BnF, Mss, NAF 16362, f. 325-326
Transcription d’Audrey Vala assistée de Florence Naugrette

a) « apporté ». 


31 mars [1846], mardi soir, 4 h. ¾

Eh ! bien mon Toto adoré me voici ornée de ma pauvre péronnelle malade [4] que Mme Marre m’a ramenée elle-même tantôt. Lorsqu’elle est arrivée elle m’a fait peur tant elle était pâle et tirée. Depuis elle s’est remise et je dois dire qu’elle aurait assez bonne mine mais qu’elle sent la fièvre. Elle n’a de goût à rien et ne peut rien manger. J’ai envoyé chercher M. Triger tout de suite et je l’attends. Peut être suffira-t-il d’une purgation pour enlever tous ces malaises persistants. Cependant elle toussaille un peu, ce qu’elle attribue à la fatigue qu’elle a eue tout cet hiver. Cher bien-aimé, tu es allé à l’Académie sans venir baigner tes yeux, tu étais donc bien pressé ? À la manière dont je t’aime et dont je te désire il me semble qu’il ne peut y avoir que des empêchements très sérieux qui doivent t’empêcher de venir me donner un peu de joie et de bonheur. Tu vois que je ne manque pas d’une certaine dose de fatuité. Hélas ! Je t’aime et je compte les secondes, les minutes et les heures de ton absence par les battements de mon cœur, voilà tout. J’espère que je te vais voir tout à l’heure ? L’Académie finit moins tard que la Chambre, il me semble ? Et le temps n’est pas très encourageant pour la promenade ? Tout cela me fait espérer que je te verrai bientôt. Puisse mon pressentiment se réaliser, ce sera la première fois peut-être mais il y a commencement à tout. D’ici là je te baise de toutes mes forces.

Juliette

BnF, Mss, NAF 16362, f. 327-328
Transcription d’Audrey Vala assistée de Florence Naugrette

Notes

[1Il n’est pas à exclure qu’il s’agisse d’Alice Ozy.
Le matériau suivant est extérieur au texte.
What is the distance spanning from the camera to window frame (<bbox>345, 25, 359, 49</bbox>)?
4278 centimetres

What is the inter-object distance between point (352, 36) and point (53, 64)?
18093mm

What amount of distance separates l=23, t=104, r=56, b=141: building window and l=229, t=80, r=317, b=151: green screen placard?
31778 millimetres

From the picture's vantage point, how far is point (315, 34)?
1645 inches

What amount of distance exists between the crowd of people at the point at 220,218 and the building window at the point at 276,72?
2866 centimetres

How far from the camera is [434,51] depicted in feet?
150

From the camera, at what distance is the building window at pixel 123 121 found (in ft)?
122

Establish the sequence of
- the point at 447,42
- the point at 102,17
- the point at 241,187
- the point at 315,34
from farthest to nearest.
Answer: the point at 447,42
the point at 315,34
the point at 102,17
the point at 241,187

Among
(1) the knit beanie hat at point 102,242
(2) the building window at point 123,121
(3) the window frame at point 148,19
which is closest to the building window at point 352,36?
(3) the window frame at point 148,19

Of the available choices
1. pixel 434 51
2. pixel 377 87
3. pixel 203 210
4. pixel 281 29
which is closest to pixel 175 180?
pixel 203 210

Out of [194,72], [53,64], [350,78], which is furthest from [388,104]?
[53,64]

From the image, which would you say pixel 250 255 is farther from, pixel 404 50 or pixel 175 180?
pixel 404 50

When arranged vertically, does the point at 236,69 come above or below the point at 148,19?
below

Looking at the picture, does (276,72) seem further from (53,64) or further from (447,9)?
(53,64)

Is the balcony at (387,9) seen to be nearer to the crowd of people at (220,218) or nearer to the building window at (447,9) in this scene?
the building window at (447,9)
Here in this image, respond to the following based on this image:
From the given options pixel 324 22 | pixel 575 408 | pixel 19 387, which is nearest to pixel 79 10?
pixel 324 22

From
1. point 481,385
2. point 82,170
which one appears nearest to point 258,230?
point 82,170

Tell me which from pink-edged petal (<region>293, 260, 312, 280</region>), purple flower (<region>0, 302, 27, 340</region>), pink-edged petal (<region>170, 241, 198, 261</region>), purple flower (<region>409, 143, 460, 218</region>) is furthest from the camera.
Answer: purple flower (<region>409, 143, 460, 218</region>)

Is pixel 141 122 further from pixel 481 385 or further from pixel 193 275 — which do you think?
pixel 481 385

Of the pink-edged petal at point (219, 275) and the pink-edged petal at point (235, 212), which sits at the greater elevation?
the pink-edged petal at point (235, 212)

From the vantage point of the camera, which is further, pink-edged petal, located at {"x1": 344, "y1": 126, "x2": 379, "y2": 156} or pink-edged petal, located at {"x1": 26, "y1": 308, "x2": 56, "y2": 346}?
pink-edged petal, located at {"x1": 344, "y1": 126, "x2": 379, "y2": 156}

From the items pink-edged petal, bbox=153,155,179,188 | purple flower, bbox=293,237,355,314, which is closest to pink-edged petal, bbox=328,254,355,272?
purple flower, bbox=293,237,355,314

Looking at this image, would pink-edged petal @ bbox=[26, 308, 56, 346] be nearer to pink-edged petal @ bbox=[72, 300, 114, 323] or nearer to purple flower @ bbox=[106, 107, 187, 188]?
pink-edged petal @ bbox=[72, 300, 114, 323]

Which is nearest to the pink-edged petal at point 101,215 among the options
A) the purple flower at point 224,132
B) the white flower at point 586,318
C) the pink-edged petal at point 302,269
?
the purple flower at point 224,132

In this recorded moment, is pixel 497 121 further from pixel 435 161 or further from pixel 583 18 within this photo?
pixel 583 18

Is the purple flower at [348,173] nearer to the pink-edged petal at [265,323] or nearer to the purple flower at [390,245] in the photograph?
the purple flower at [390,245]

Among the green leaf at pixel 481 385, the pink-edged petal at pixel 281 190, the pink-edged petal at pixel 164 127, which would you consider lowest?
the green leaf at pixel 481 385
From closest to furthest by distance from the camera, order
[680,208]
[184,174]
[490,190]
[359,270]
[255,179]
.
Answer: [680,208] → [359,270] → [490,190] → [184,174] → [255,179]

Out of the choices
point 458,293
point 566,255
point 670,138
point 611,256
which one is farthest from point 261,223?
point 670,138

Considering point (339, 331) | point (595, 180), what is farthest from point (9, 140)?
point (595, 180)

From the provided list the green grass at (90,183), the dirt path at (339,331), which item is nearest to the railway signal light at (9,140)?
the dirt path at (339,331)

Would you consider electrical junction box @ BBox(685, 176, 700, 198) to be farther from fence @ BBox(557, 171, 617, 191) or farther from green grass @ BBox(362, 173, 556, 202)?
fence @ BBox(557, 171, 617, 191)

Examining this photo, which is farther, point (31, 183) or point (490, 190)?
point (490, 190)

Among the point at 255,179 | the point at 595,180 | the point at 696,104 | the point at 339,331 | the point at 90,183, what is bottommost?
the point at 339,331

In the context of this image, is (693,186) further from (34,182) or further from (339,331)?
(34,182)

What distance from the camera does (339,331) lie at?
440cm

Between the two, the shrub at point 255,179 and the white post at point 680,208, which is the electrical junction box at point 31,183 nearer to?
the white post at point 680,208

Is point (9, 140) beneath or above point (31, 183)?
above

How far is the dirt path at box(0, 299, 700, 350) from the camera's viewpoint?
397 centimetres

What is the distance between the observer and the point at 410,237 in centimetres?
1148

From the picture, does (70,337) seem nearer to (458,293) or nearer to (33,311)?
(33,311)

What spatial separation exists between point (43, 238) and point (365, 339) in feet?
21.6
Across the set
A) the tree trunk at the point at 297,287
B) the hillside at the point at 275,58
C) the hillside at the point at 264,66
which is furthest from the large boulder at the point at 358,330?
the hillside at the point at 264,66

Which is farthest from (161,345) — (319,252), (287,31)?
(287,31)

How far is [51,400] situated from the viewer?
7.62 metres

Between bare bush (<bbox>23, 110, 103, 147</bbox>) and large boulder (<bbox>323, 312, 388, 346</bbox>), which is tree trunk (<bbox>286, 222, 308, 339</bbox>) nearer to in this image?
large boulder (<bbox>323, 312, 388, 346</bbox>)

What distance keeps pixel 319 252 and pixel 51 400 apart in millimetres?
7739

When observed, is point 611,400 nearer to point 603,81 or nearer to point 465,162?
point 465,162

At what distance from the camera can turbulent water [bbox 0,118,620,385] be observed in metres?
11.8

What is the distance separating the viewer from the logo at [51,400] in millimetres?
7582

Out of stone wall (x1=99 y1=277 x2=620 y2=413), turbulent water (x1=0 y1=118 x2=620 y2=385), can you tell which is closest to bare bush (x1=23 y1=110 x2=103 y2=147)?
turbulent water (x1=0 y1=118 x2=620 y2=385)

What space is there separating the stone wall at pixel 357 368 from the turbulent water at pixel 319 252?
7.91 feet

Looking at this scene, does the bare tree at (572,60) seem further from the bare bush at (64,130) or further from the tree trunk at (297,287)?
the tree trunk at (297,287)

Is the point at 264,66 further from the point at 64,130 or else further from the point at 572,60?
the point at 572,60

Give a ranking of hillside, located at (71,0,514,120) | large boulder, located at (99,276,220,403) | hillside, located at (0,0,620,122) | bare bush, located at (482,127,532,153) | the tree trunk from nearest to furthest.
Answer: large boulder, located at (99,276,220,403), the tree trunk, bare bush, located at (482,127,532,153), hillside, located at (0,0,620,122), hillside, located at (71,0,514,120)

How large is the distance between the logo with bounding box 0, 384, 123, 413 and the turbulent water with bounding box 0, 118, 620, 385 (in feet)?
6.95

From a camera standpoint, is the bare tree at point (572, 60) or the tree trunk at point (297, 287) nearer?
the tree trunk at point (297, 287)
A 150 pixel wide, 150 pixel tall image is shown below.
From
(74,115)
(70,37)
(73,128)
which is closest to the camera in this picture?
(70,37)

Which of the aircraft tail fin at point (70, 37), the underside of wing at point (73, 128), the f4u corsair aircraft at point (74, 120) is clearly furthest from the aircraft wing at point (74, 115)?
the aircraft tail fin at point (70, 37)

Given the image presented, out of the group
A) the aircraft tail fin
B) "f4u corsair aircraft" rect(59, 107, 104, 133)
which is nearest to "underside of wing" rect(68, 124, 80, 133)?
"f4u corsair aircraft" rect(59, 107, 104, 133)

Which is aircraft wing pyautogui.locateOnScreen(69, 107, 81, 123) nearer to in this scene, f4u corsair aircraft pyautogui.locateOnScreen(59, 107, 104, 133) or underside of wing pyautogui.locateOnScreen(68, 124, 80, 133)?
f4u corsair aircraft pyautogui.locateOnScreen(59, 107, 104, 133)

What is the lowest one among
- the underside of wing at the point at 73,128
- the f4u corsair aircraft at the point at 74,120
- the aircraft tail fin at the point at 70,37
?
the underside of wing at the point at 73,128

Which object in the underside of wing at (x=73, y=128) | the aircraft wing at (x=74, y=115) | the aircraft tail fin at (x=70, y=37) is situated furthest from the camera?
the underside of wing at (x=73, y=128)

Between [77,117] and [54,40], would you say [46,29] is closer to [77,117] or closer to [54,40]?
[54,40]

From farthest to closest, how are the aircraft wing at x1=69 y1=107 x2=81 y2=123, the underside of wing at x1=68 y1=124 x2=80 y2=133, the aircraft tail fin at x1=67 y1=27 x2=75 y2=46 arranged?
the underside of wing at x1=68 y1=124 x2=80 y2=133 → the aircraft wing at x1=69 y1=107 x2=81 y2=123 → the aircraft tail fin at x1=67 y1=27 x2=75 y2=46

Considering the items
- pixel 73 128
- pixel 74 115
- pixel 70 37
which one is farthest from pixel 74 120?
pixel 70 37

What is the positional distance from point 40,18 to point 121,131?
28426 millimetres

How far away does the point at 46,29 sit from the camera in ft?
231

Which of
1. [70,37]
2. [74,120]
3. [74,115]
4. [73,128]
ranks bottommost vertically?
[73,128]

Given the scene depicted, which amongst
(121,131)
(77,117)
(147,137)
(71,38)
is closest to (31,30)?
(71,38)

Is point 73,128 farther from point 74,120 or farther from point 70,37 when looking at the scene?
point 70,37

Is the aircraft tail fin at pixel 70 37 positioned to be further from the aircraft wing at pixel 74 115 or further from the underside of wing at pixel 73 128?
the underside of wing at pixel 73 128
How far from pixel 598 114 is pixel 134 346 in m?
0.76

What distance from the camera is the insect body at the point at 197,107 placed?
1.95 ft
[2Petit couteau tout usage, pliant, créé par le coutelier Eustache Dubois en 1782.

[3Juliette compare-t-elle les Pairs à une collection de momies ?

[4Le 28 mars, Claire a eu un accès qualifié par le médecin de « crise nerveuse ». Elle a attrapé la tuberculose, non encore diagnostiquée.